Acosta was scheduled for sentencing in federal court for lying to his handlers
about the number of people he'd killed in his native Honduras while part of the Mara Salvatrucha, or MS-13, gang. As we wrote about in an April cover story
, Acosta had given information about the San Francisco branch of MS-13 to Immigration and Customs Enforcement for six years, including recording gang meetings, until he admitted to federal prosecutors in February that he had murdered five people in Honduras and ordered the death of three more.
According to court documents, Acosta is has been "green-lighted" by his own gang in Honduras for "mishandling" some of the gang's money while he was acting as treasurer. The gang killed his father, brother, and sister, and Acosta fled to the United States.
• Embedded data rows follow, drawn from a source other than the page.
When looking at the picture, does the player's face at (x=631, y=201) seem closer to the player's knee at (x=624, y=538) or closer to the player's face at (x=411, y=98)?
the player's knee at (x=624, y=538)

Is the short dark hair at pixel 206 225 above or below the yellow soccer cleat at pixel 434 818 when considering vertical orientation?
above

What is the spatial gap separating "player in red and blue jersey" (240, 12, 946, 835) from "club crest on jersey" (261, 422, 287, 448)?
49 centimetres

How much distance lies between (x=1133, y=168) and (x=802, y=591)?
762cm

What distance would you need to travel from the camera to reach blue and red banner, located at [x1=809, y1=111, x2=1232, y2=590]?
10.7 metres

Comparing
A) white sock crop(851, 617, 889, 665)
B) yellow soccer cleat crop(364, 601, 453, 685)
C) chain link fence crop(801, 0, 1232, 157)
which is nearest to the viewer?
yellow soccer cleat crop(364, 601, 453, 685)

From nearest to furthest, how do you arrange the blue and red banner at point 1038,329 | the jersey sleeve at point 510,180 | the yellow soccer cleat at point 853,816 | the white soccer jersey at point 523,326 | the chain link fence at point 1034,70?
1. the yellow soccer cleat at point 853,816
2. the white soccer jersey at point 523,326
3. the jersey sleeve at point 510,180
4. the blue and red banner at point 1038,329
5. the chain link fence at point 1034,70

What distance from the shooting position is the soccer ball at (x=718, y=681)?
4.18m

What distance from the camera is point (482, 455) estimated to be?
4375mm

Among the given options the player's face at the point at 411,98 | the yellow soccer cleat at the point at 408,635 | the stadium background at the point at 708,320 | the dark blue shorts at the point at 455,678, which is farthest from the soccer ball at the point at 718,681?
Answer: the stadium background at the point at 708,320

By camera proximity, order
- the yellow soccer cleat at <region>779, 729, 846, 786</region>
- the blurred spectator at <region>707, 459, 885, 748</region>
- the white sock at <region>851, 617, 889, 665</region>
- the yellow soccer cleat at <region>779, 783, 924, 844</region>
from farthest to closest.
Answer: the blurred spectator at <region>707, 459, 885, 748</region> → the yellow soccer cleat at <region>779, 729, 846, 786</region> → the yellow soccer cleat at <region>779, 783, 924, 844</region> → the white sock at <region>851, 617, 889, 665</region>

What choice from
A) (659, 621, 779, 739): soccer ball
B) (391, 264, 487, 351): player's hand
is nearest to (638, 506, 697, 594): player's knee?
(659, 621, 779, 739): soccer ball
Being a snitch is a death sentence in the MS-13 gang, and his former homeys are waiting for him to return to his homeland. Breyer said that at the end of Acosta's prison sentence, "the defendant would, in all likelihood, be deported and, in all likelihood, be killed. It doesn't seem like a case where you should be arguing for [the amount of time he'll be in prison], since it's really about the defendant's life."
Breyer postponed the sentencing, citing the fact that neither the U.S. attorney or Acosta's counsel, Elena Condes, had included the probability of his murder in Honduras in their sentencing recommendations. Breyer then replaced Condes with defense attorney Dennis Riordan, who was sitting in the courtroom.
He then said that the government and defense attorneys miscalculated their recommended sentences. The U.S. Attorney's office had wanted five years, and Condes had argued for Acosta being released from prison immediately.
"If counsel would have bothered to read the guidelines, they'd concur their analysis of the sentence was inadequate," Breyer scolded.
He said there was a question of how Acosta's criminal history in Honduras would play into the sentencing: The self-confessed murders didn't occur in the jurisdiction of the United States, and they never were charged in Honduras. Also, prior criminal acts can only be considered if they are similar to the activity Acosta was convicted of in the current case. In this case, Acosta was convicted for lying to the government, not for killing anyone here.